Terms and Stages from Piaget (Cognitive Approach)
Jean Piaget
A swiss psychologist who believed that language is controlled by thought.
Sensorimotor
The stage that a child is in between 0-2 years old.
Preoperational
The stage that a child is in between 2-7 years old.
Concrete Operational
The stage that a child is in between 7-11 years old.
Formal Operational
The stage that a child is in after 11 years old.
Object Permanence
A cognitive ability developed in the sensorimotor stage. The ability to realise that an object still exists when you cannot see it.
Egocentrism
A cognitive characteristic of the preoperational stage. The inability to recognise the viewpoints of other people.
Conservation
A cognitive ability developed in the concrete operational stage. The ability to recognise that the content of objects stays the same even when they are placed in a different environment or in a different way.
Class Inclusion
A cognitive ability developed in the concrete operational stage. The ability to classify/organise objects into several categories, and recognise that they can be in several categories at once.
Abstract Thought
A cognitive characteristic of the formal operational stage.
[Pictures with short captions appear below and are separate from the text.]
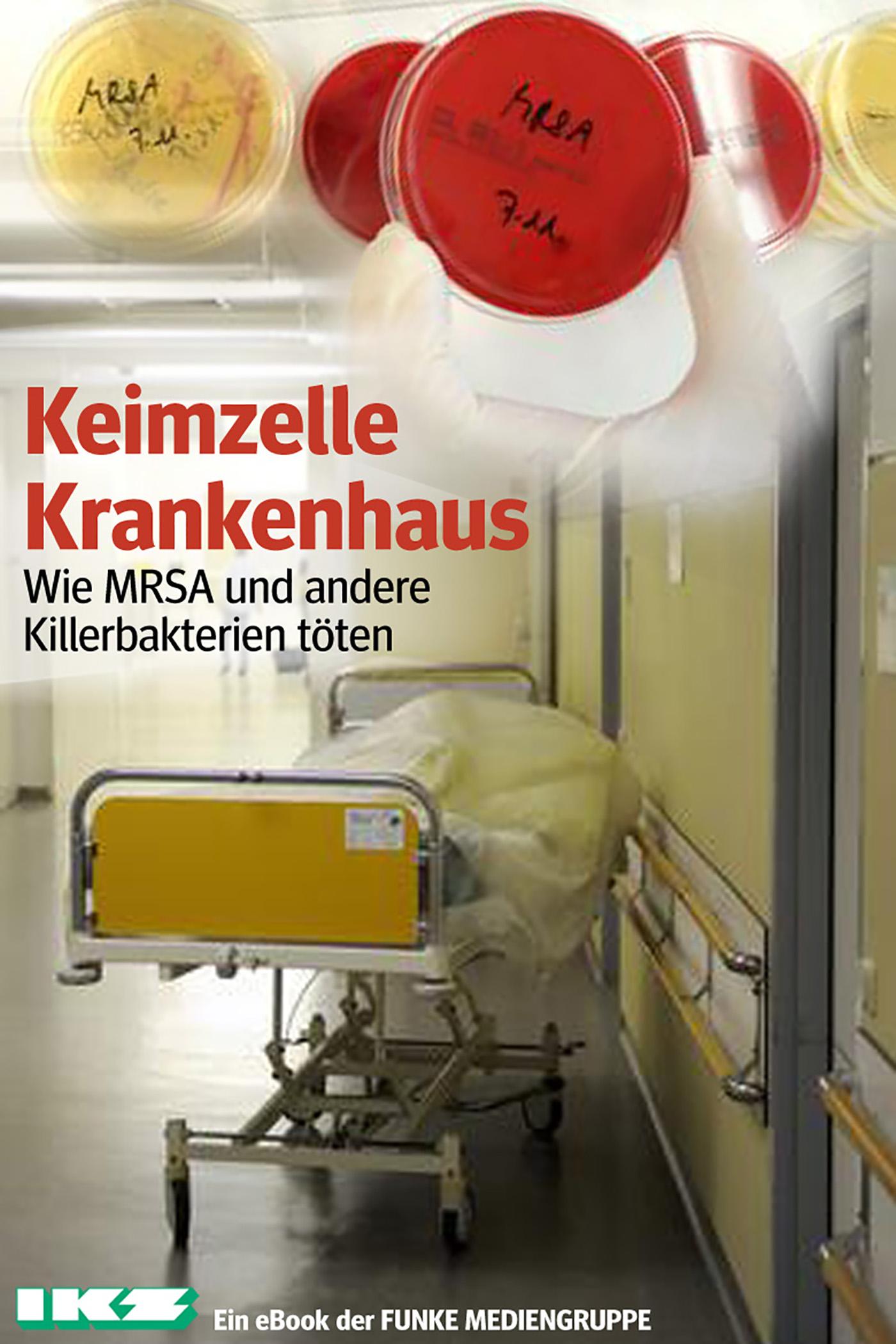 Klaus Brandt Keimzelle Krankenhaus. IKZ-Ausgabe fruhlings wimmelbuch midi ausgabe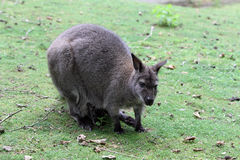 The red-necked wallaby Royalty Free Stock Photography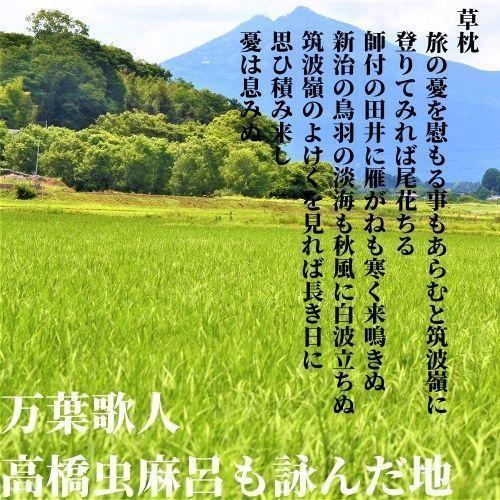 精米済 10kg 茨城県産コシヒカリ 寿米流(すまいる)|toyosakiya|11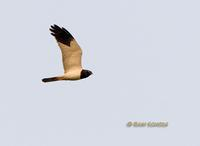 Pied harrier C20D 02439.jpg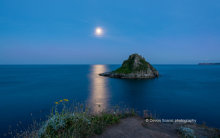 Thatcher Rock by Moonlight T 103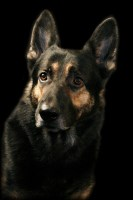 Rebecca Kuchera - German Shepherd Dog Breeder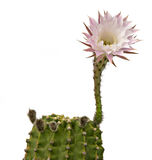 Easter lily cactus with a flower Royalty Free Stock Image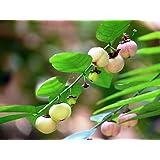 "Katuk - Tropical Asparagus - Star Gooseberry - Sweet Leaf - Sauropus - 4"" Pot"
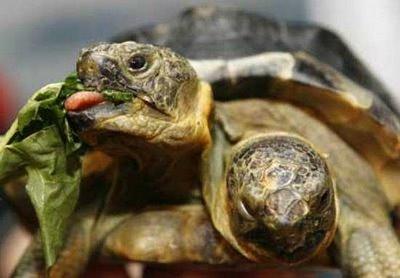 janus tortue à 2 têtes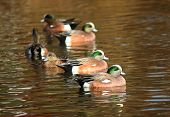 Group of American Wigeon Swimming Duck
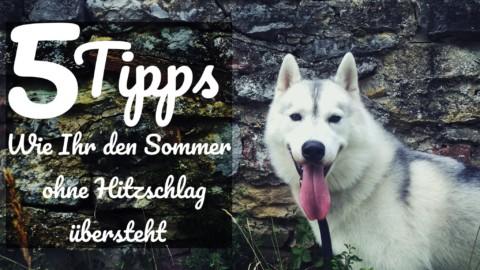 5 Tipps wie Ihr den Sommer ohne Hitzschlag übersteht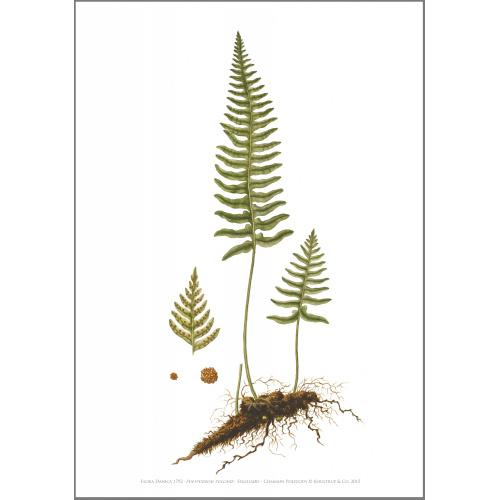 Flora Danica kunsttryk i A2 - engelsød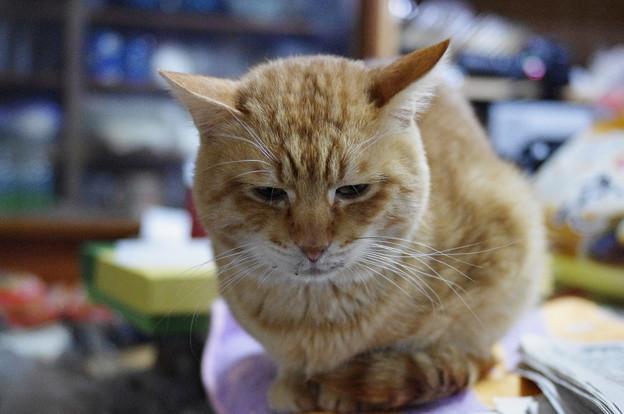 写真: 2010年01月03日の茶トラのボクちん(5歳)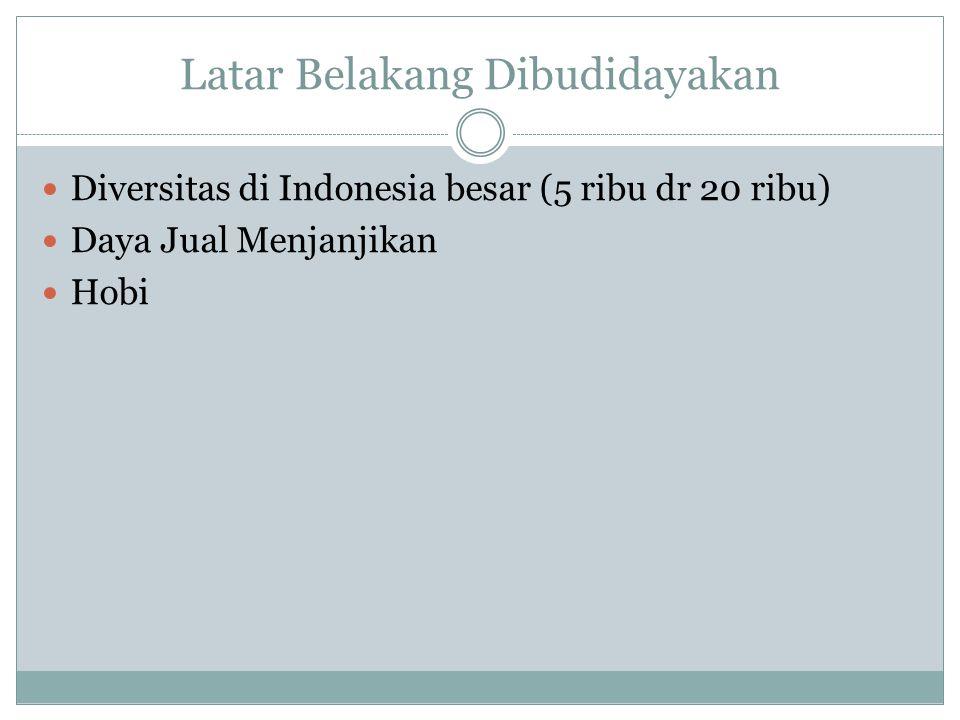 Latar Belakang Dibudidayakan  Diversitas di Indonesia besar (5 ribu dr 20 ribu)  Daya Jual Menjanjikan  Hobi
The ability to understand concepts which are not concrete/definite ideas, such as “screen” (concrete) and “weight” (abstract).
Schema
A mental representation about concepts and objects in our environment.
Assimilation
An object being placed into the same schema as another because they share many physical descriptors. (A fox may be classified as a cat because it has big ears, a long tail, is orange, and is fluffy).
Accommodation
A new schema being developed when a new object or idea doesn’t match with any which already exist. (A raccoon may not fit the schema of a ‘cat’, so a new schema would be made for it).